**TASK DETAILS**
Can you reproduce all of the data below word for word, leaving out the pictures?

**MATERIAL PROVIDED**
-----

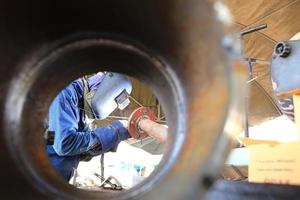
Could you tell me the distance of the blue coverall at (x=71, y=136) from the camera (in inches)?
77.5

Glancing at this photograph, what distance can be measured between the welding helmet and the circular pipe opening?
4.32 ft

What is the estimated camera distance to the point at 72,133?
6.46 ft

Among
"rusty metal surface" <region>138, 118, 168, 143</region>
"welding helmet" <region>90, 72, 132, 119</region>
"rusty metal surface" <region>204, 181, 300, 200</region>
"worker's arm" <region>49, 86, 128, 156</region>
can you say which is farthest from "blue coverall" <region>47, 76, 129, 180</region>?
"rusty metal surface" <region>204, 181, 300, 200</region>

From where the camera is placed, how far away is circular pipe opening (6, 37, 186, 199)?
26.3 inches

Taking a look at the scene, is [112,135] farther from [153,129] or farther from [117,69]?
[117,69]

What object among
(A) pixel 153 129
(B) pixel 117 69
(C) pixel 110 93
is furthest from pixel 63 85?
(C) pixel 110 93

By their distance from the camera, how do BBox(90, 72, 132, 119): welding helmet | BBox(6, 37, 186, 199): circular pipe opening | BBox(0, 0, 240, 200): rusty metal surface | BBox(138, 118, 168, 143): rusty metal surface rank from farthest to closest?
BBox(90, 72, 132, 119): welding helmet → BBox(138, 118, 168, 143): rusty metal surface → BBox(6, 37, 186, 199): circular pipe opening → BBox(0, 0, 240, 200): rusty metal surface

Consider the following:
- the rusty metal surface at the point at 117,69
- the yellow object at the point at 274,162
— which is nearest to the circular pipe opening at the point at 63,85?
the rusty metal surface at the point at 117,69

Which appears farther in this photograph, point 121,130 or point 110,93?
point 110,93

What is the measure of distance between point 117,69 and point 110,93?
1367 millimetres

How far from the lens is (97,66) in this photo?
0.83 m

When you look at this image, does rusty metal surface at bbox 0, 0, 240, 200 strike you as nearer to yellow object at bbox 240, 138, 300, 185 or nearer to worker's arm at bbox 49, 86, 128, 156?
yellow object at bbox 240, 138, 300, 185

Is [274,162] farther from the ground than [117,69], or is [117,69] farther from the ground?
[117,69]

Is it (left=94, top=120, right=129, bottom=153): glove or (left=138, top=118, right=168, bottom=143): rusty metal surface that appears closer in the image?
(left=138, top=118, right=168, bottom=143): rusty metal surface
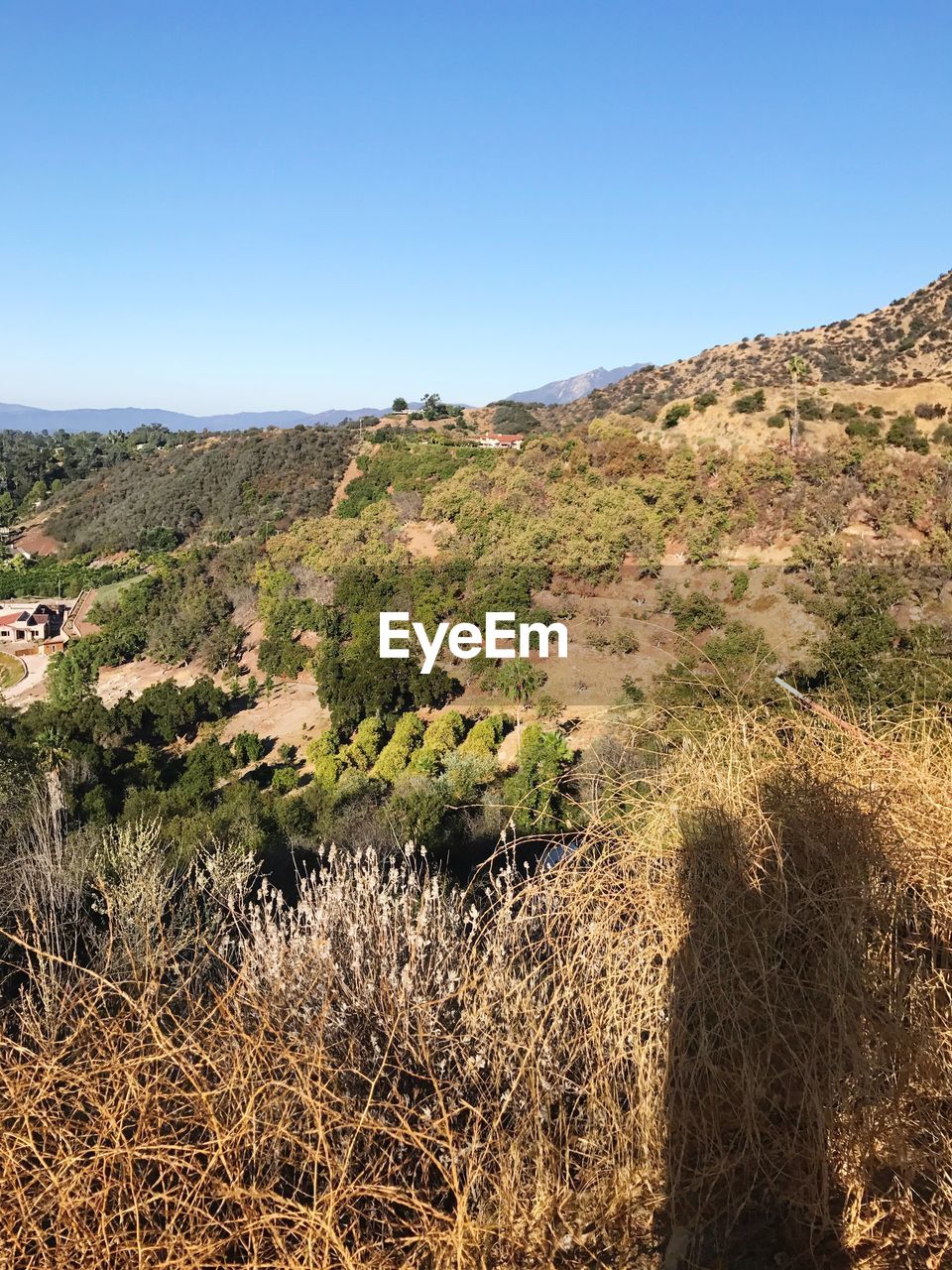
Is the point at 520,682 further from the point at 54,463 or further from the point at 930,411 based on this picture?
the point at 54,463

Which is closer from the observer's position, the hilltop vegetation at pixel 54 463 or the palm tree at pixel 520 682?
the palm tree at pixel 520 682

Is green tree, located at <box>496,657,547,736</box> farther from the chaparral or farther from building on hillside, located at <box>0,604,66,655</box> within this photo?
building on hillside, located at <box>0,604,66,655</box>

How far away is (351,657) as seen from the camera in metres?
18.3

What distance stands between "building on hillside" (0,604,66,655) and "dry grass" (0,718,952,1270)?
2684cm

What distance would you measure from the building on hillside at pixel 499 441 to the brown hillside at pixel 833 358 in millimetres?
3514

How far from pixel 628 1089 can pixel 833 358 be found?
3616 cm

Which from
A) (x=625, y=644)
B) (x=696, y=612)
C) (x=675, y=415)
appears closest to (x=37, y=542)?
(x=675, y=415)

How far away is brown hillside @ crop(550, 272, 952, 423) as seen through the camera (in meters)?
29.3

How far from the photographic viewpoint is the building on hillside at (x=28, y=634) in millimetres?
25578

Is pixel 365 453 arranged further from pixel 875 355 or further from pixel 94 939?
pixel 94 939

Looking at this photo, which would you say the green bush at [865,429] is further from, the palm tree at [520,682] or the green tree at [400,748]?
the green tree at [400,748]

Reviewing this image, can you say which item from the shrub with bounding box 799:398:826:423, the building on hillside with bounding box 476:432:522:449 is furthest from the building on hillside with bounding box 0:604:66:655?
the shrub with bounding box 799:398:826:423

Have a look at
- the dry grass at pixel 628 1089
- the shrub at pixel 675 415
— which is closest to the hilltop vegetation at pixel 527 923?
the dry grass at pixel 628 1089

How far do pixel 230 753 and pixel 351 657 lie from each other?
12.7 ft
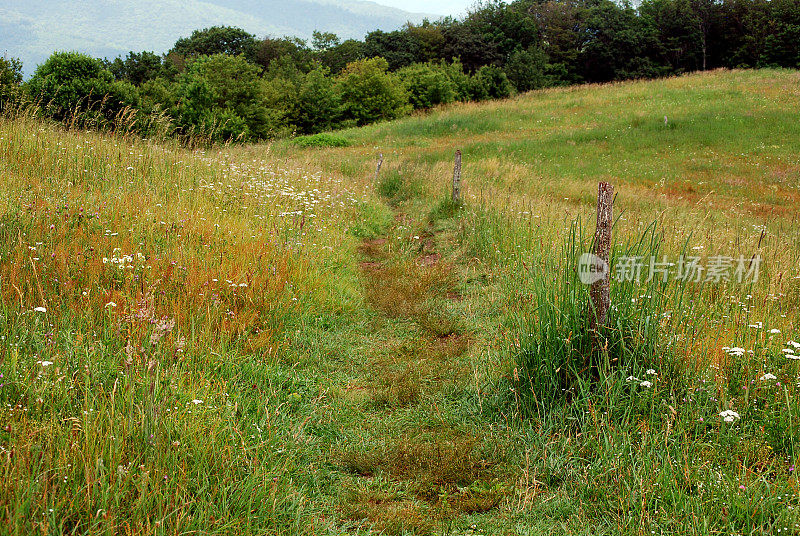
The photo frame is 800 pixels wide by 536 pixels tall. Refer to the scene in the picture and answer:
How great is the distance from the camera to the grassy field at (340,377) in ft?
8.80

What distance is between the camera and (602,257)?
406 cm

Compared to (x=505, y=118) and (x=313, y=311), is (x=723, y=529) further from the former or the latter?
(x=505, y=118)

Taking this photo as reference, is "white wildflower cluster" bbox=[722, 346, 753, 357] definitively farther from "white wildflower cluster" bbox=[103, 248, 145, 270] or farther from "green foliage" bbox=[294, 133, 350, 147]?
"green foliage" bbox=[294, 133, 350, 147]

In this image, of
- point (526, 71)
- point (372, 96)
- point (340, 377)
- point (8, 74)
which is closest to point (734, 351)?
point (340, 377)

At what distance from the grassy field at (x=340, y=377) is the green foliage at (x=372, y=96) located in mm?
35930

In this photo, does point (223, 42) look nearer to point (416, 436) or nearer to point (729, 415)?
point (416, 436)

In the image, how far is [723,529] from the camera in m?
2.62

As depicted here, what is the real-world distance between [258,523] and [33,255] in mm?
3802

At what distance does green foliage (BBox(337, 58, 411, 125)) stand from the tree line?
89 mm

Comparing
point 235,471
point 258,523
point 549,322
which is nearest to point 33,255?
point 235,471

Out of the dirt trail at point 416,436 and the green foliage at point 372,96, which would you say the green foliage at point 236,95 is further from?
the dirt trail at point 416,436

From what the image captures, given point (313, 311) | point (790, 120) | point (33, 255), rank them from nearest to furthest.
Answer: point (33, 255)
point (313, 311)
point (790, 120)

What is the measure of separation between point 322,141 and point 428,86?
1994 cm

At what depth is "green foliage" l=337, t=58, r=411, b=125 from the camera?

-----

**TASK OUTPUT**
Could you tell me the distance of the blue coverall at (x=71, y=136) from the camera (in inches)?
77.5

Glancing at this photograph, what distance can be measured between the welding helmet and the circular pipe opening?
4.32 ft

What is the estimated camera distance to the point at 72,133?
6.46 ft

Among
"rusty metal surface" <region>138, 118, 168, 143</region>
"welding helmet" <region>90, 72, 132, 119</region>
"rusty metal surface" <region>204, 181, 300, 200</region>
"worker's arm" <region>49, 86, 128, 156</region>
can you say which is farthest from "blue coverall" <region>47, 76, 129, 180</region>?
"rusty metal surface" <region>204, 181, 300, 200</region>

From where the camera is placed, how far away is circular pipe opening (6, 37, 186, 199)?
26.3 inches

Taking a look at the scene, is [112,135] farther from [153,129] or farther from [117,69]?
[117,69]

What object among
(A) pixel 153 129
(B) pixel 117 69
(C) pixel 110 93
is furthest from pixel 63 85?
(C) pixel 110 93

By their distance from the camera, how do BBox(90, 72, 132, 119): welding helmet | BBox(6, 37, 186, 199): circular pipe opening | BBox(0, 0, 240, 200): rusty metal surface | BBox(138, 118, 168, 143): rusty metal surface rank from farthest to closest?
BBox(90, 72, 132, 119): welding helmet → BBox(138, 118, 168, 143): rusty metal surface → BBox(6, 37, 186, 199): circular pipe opening → BBox(0, 0, 240, 200): rusty metal surface

Consider the following:
- the rusty metal surface at the point at 117,69
- the yellow object at the point at 274,162
— which is nearest to the circular pipe opening at the point at 63,85?
the rusty metal surface at the point at 117,69

Which appears farther in this photograph, point 121,130 or point 110,93?
point 110,93

What is the measure of distance between point 117,69 and point 110,93?
1367 millimetres

How far from the lens is (97,66) in this photo?
0.83 m

When you look at this image, does rusty metal surface at bbox 0, 0, 240, 200 strike you as nearer to yellow object at bbox 240, 138, 300, 185 or nearer to worker's arm at bbox 49, 86, 128, 156?
yellow object at bbox 240, 138, 300, 185

Is [274,162] farther from the ground than [117,69], or is [117,69] farther from the ground?
[117,69]

Is it (left=94, top=120, right=129, bottom=153): glove or (left=138, top=118, right=168, bottom=143): rusty metal surface that appears closer in the image?
(left=138, top=118, right=168, bottom=143): rusty metal surface
Is the point at 520,682 further from the point at 54,463 or further from the point at 930,411 based on this picture?
the point at 54,463

Which is closer from the observer's position, the hilltop vegetation at pixel 54 463 or the palm tree at pixel 520 682?
the palm tree at pixel 520 682

Is green tree, located at <box>496,657,547,736</box> farther from the chaparral or farther from building on hillside, located at <box>0,604,66,655</box> within this photo?
building on hillside, located at <box>0,604,66,655</box>

How far away is (351,657) as seen from the camera in metres?
18.3

What distance stands between "building on hillside" (0,604,66,655) and "dry grass" (0,718,952,1270)?
2684cm

What distance would you measure from the building on hillside at pixel 499 441 to the brown hillside at pixel 833 358 in millimetres?
3514

How far from pixel 628 1089 can pixel 833 358 be found?
3616 cm

Which from
A) (x=625, y=644)
B) (x=696, y=612)
C) (x=675, y=415)
appears closest to (x=37, y=542)?
(x=675, y=415)

How far away is brown hillside @ crop(550, 272, 952, 423) as seen through the camera (in meters)?
29.3

How far from the photographic viewpoint is the building on hillside at (x=28, y=634) in millimetres?
25578

Is pixel 365 453 arranged further from pixel 875 355 or further from pixel 94 939?
pixel 94 939

Looking at this photo, which would you say the green bush at [865,429] is further from, the palm tree at [520,682] or the green tree at [400,748]?
the green tree at [400,748]

Reviewing this image, can you say which item from the shrub with bounding box 799:398:826:423, the building on hillside with bounding box 476:432:522:449 is furthest from the building on hillside with bounding box 0:604:66:655?
the shrub with bounding box 799:398:826:423

Have a look at
- the dry grass at pixel 628 1089
- the shrub at pixel 675 415
— which is closest to the hilltop vegetation at pixel 527 923?
the dry grass at pixel 628 1089

How far do pixel 230 753 and pixel 351 657 lie from each other?
12.7 ft
The photo frame is 800 pixels wide by 536 pixels tall. Refer to the scene in the picture and answer:
How great is the distance from the camera to the grassy field at (340,377) in ft?
8.80

What distance is between the camera and (602,257)?
406 cm

Compared to (x=505, y=118) and (x=313, y=311), is (x=723, y=529) further from the former or the latter?
(x=505, y=118)

Taking this photo as reference, is "white wildflower cluster" bbox=[722, 346, 753, 357] definitively farther from "white wildflower cluster" bbox=[103, 248, 145, 270] or farther from "green foliage" bbox=[294, 133, 350, 147]?
"green foliage" bbox=[294, 133, 350, 147]

In this image, of
- point (526, 71)
- point (372, 96)
- point (340, 377)
- point (8, 74)
which is closest to point (734, 351)?
point (340, 377)

At what distance from the grassy field at (x=340, y=377) is the green foliage at (x=372, y=96) located in mm?
35930

In this photo, does point (223, 42) look nearer to point (416, 436) or nearer to point (729, 415)?
point (416, 436)

In the image, how far is [723,529] from the camera in m?
2.62

As depicted here, what is the real-world distance between [258,523] and [33,255] in mm?
3802

At what distance does green foliage (BBox(337, 58, 411, 125)) stand from the tree line?
89 mm

Comparing
point 235,471
point 258,523
point 549,322
which is nearest to point 33,255?
point 235,471

Out of the dirt trail at point 416,436 and the green foliage at point 372,96, which would you say the green foliage at point 236,95 is further from?
the dirt trail at point 416,436

From what the image captures, given point (313, 311) | point (790, 120) | point (33, 255), rank them from nearest to furthest.
Answer: point (33, 255)
point (313, 311)
point (790, 120)

What is the measure of separation between point 322,141 and point 428,86?
1994 cm

At what depth is "green foliage" l=337, t=58, r=411, b=125 from the camera?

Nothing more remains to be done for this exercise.